[Collected data]
>>

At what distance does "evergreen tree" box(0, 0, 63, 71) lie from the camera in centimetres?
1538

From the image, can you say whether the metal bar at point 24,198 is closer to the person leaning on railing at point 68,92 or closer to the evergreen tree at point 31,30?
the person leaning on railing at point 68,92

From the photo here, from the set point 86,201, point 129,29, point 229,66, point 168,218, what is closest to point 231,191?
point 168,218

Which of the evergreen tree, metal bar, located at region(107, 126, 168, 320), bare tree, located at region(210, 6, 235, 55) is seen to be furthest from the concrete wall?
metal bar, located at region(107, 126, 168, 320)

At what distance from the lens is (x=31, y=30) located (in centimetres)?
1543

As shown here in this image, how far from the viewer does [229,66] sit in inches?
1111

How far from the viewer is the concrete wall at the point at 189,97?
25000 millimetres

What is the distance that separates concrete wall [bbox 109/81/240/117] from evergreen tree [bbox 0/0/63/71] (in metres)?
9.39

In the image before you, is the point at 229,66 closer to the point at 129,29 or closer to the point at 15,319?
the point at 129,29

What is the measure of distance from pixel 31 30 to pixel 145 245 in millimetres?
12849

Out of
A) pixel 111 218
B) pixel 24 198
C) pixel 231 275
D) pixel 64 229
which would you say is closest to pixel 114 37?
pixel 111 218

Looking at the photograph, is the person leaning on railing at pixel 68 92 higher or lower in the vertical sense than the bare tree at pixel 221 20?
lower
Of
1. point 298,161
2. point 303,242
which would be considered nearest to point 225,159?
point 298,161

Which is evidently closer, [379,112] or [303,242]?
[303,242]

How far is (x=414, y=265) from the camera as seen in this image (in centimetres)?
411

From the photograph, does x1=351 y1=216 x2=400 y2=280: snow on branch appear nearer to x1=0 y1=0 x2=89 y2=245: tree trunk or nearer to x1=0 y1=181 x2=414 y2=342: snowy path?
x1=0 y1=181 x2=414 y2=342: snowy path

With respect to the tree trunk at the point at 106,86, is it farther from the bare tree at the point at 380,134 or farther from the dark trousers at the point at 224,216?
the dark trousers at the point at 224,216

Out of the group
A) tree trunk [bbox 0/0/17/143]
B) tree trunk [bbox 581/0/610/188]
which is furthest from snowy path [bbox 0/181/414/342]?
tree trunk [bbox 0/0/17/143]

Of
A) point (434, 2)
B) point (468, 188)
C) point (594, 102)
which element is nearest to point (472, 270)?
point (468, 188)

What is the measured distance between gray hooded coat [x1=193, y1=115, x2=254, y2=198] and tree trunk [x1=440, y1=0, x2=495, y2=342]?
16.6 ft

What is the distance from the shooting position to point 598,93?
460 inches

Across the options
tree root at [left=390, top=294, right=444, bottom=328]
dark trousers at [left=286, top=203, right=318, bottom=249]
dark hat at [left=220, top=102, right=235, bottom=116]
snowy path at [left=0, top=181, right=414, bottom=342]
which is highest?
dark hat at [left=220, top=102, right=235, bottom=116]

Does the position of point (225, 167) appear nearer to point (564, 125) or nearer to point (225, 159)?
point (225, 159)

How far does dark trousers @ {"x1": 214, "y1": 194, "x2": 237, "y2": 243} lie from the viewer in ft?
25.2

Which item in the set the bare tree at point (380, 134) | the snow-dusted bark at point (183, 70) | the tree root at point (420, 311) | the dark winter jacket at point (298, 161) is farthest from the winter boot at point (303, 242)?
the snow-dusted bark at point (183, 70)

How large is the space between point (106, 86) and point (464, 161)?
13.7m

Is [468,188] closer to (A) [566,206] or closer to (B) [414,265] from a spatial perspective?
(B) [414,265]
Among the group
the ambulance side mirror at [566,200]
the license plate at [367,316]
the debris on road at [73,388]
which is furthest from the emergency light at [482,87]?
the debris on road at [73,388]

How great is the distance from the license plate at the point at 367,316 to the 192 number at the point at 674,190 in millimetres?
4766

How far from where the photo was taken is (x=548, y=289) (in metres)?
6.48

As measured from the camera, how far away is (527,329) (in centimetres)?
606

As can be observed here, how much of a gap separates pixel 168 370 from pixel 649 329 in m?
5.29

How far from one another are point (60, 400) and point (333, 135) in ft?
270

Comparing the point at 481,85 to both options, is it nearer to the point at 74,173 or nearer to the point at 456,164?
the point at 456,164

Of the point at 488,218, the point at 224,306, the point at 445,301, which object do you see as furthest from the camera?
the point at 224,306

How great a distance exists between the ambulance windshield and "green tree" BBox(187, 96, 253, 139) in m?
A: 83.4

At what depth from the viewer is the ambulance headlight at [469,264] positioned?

<<

Print every item above verbatim, line for line, with no changes.

At what distance does "evergreen tree" box(0, 0, 63, 71) lie from the camera in centimetres?
1538

From the image, can you say whether the metal bar at point 24,198 is closer to the person leaning on railing at point 68,92 or closer to the evergreen tree at point 31,30?
the person leaning on railing at point 68,92

From the photo here, from the set point 86,201, point 129,29, point 229,66, point 168,218, what is closest to point 231,191?
point 168,218

Which of the evergreen tree, metal bar, located at region(107, 126, 168, 320), bare tree, located at region(210, 6, 235, 55) is seen to be furthest from the concrete wall?
metal bar, located at region(107, 126, 168, 320)

At what distance from the lens is (x=31, y=30) located (in centimetres)?
1543

As shown here in this image, how far from the viewer does [229,66] sit in inches?
1111

How far from the viewer is the concrete wall at the point at 189,97?
25000 millimetres

What is the distance that separates concrete wall [bbox 109/81/240/117] from evergreen tree [bbox 0/0/63/71] (in metres)?
9.39

In the image before you, is the point at 229,66 closer to the point at 129,29 or closer to the point at 15,319?
the point at 129,29

What is the measure of distance from pixel 31 30 to pixel 145 245 in millimetres?
12849

Out of
A) pixel 111 218
B) pixel 24 198
C) pixel 231 275
D) pixel 64 229
which would you say is closest to pixel 114 37?
pixel 111 218

Looking at the photograph, is the person leaning on railing at pixel 68 92 higher or lower in the vertical sense than the bare tree at pixel 221 20?
lower
Of
1. point 298,161
2. point 303,242
which would be considered nearest to point 225,159?
point 298,161

Which is evidently closer, [379,112] or [303,242]?
[303,242]

How far is (x=414, y=265) from the camera as seen in this image (in centimetres)?
411

From the photograph, does x1=351 y1=216 x2=400 y2=280: snow on branch appear nearer to x1=0 y1=0 x2=89 y2=245: tree trunk or nearer to x1=0 y1=181 x2=414 y2=342: snowy path?
x1=0 y1=181 x2=414 y2=342: snowy path

With respect to the tree trunk at the point at 106,86, is it farther from the bare tree at the point at 380,134 or farther from the dark trousers at the point at 224,216?
the dark trousers at the point at 224,216

Out of the group
A) tree trunk [bbox 0/0/17/143]
B) tree trunk [bbox 581/0/610/188]
which is furthest from snowy path [bbox 0/181/414/342]?
tree trunk [bbox 0/0/17/143]

Of
A) point (434, 2)
B) point (468, 188)
C) point (594, 102)
which element is nearest to point (472, 270)?
point (468, 188)

What is the measured distance between gray hooded coat [x1=193, y1=115, x2=254, y2=198] and tree trunk [x1=440, y1=0, x2=495, y2=342]?
16.6 ft

What is the distance from the shooting position to point 598,93?
460 inches

Across the options
tree root at [left=390, top=294, right=444, bottom=328]
dark trousers at [left=286, top=203, right=318, bottom=249]
dark hat at [left=220, top=102, right=235, bottom=116]
snowy path at [left=0, top=181, right=414, bottom=342]
which is highest?
dark hat at [left=220, top=102, right=235, bottom=116]

Does the position of point (225, 167) appear nearer to point (564, 125) or nearer to point (225, 159)?
point (225, 159)

How far does dark trousers @ {"x1": 214, "y1": 194, "x2": 237, "y2": 243} lie from the viewer in ft?
25.2

Which item in the set the bare tree at point (380, 134) | the snow-dusted bark at point (183, 70) | the tree root at point (420, 311) | the dark winter jacket at point (298, 161) is farthest from the winter boot at point (303, 242)?
the snow-dusted bark at point (183, 70)

How large is the space between point (106, 86) and point (464, 161)?
13.7m

Is [468,188] closer to (A) [566,206] or closer to (B) [414,265] from a spatial perspective?
(B) [414,265]
Among the group
the ambulance side mirror at [566,200]
the license plate at [367,316]
the debris on road at [73,388]
which is furthest from the emergency light at [482,87]?
the debris on road at [73,388]

How great is the distance from the license plate at the point at 367,316 to the 192 number at the point at 674,190 in millimetres?
4766

How far from where the photo was taken is (x=548, y=289) (in metres)?
6.48

As measured from the camera, how far away is (527,329) (in centimetres)?
606

As can be observed here, how much of a gap separates pixel 168 370 from pixel 649 329 in m?
5.29

How far from one another are point (60, 400) and point (333, 135) in ft?
270

Comparing the point at 481,85 to both options, is it nearer to the point at 74,173 or nearer to the point at 456,164?
the point at 456,164

Of the point at 488,218, the point at 224,306, the point at 445,301, which object do you see as furthest from the camera?
the point at 224,306

How great a distance exists between the ambulance windshield and "green tree" BBox(187, 96, 253, 139) in m?
A: 83.4

At what depth from the viewer is the ambulance headlight at [469,264] positioned?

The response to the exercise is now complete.